→ **Exercise directions**: Copy the items below word for word, starting at the line that contains "Specifically, which of" and ending at the line that contains "How far from".

→ **Records supplied**:
· · · ·
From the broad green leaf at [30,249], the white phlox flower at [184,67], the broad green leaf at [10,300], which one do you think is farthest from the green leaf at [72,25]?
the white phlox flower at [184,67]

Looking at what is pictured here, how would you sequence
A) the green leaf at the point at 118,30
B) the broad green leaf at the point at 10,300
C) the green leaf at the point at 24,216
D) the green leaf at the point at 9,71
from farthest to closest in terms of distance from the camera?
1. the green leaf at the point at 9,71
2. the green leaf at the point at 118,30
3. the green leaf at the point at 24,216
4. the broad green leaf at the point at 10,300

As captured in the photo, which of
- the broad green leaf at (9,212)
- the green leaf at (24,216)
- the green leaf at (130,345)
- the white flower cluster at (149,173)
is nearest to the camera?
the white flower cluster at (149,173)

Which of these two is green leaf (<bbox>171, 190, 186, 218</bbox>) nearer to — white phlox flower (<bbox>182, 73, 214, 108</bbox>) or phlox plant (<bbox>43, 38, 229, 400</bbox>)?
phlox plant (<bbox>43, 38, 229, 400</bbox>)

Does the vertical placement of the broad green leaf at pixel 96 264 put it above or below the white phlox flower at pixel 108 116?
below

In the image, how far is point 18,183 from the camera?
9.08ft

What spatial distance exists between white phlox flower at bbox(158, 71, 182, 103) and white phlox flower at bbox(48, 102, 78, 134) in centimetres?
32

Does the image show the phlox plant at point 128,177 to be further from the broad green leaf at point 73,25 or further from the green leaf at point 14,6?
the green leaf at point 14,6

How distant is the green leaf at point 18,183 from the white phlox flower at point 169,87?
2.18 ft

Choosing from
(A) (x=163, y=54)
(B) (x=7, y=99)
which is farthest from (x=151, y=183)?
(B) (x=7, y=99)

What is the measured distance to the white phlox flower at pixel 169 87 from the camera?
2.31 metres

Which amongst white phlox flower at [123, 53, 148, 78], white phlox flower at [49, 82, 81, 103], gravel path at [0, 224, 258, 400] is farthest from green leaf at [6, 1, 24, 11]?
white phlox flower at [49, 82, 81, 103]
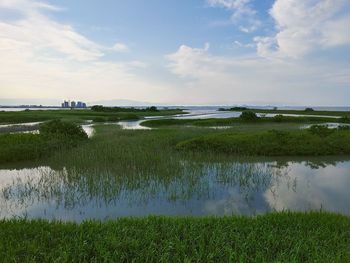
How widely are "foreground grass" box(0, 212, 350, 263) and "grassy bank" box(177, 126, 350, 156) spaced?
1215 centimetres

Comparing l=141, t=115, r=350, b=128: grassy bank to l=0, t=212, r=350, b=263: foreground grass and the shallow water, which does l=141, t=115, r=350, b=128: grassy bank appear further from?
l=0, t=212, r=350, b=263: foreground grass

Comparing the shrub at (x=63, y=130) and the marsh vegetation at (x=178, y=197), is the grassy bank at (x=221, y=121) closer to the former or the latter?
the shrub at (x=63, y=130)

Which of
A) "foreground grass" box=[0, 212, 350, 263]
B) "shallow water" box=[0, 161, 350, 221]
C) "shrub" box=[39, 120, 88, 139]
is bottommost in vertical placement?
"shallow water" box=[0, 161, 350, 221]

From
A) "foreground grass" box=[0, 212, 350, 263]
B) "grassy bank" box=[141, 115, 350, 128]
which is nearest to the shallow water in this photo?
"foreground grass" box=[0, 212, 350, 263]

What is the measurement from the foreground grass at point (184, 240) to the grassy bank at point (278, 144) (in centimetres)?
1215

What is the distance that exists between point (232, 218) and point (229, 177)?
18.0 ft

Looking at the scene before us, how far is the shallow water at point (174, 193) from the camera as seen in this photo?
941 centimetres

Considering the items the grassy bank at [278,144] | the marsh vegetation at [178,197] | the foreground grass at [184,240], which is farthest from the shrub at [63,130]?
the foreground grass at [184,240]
· · · ·
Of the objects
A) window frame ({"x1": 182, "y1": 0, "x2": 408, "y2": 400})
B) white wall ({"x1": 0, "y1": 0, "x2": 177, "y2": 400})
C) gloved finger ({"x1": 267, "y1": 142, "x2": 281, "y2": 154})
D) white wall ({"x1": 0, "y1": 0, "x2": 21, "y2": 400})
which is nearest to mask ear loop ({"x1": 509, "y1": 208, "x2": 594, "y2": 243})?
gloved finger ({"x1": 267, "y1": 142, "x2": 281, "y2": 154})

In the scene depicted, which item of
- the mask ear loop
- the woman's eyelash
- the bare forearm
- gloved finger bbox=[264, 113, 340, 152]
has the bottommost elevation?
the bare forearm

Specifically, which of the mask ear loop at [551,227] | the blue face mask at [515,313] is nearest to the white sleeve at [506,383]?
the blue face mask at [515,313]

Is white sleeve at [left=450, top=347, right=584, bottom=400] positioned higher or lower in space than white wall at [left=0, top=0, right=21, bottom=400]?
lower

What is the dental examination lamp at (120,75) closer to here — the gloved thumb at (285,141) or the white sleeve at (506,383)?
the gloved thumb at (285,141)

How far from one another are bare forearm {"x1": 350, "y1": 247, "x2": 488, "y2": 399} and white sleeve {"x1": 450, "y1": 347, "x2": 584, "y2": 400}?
· · · ·
→ **Reply**:
Specifically, which of the mask ear loop at [551,227] | the blue face mask at [515,313] is nearest to the white sleeve at [506,383]?
the blue face mask at [515,313]

Is white sleeve at [left=450, top=347, right=584, bottom=400] positioned higher or lower in space than white wall at [left=0, top=0, right=21, bottom=400]?
lower

What is the dental examination lamp at (120,75) closer to here — the gloved thumb at (285,141) or the white sleeve at (506,383)?
the gloved thumb at (285,141)

How far from one another are bare forearm {"x1": 350, "y1": 247, "x2": 488, "y2": 399} and white sleeve {"x1": 450, "y1": 347, "x2": 584, "y2": 400}?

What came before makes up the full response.